_Information provided:_
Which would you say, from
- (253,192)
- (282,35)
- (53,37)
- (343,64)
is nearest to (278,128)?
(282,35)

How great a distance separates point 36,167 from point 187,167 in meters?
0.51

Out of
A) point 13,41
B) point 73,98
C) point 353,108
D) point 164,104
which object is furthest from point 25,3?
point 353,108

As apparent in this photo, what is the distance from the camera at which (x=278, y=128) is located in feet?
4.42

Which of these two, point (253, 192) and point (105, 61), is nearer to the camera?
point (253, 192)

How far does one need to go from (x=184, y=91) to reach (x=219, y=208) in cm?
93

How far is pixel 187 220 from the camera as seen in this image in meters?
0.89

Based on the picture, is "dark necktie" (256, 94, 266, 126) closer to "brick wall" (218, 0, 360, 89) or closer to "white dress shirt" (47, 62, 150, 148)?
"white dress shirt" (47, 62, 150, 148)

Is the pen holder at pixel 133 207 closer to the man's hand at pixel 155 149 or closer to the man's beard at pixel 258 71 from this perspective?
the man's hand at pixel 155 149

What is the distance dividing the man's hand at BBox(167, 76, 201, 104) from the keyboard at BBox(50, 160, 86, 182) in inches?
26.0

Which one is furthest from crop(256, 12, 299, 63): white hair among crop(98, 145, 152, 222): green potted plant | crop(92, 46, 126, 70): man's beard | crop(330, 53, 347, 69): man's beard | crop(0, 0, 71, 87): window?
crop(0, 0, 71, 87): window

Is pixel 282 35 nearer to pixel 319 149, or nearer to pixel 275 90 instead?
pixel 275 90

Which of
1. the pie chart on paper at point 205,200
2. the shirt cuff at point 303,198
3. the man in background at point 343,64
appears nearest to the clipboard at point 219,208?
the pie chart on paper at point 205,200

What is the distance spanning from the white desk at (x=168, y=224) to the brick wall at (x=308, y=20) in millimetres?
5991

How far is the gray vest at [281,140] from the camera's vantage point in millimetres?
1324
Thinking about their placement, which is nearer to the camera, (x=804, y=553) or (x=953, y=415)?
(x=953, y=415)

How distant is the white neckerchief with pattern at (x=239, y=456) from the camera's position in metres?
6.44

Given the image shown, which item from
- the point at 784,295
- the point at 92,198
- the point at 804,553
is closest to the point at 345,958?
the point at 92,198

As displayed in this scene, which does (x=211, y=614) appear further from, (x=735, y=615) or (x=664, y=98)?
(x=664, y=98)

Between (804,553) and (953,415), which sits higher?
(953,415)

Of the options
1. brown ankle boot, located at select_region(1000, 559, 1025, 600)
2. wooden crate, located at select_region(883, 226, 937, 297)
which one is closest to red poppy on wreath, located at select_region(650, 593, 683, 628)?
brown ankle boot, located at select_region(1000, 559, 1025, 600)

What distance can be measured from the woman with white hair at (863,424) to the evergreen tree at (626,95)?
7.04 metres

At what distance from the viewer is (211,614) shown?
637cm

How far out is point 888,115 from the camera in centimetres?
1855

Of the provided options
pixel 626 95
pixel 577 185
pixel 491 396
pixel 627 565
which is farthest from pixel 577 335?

_Required task:_
Please rewrite the material from the line containing "Of the provided options" through the end of the material, changing "farthest" to "nearest" and keeping everything else the same.

_Response below:_
Of the provided options
pixel 626 95
pixel 577 185
pixel 491 396
pixel 627 565
which is nearest from pixel 577 335?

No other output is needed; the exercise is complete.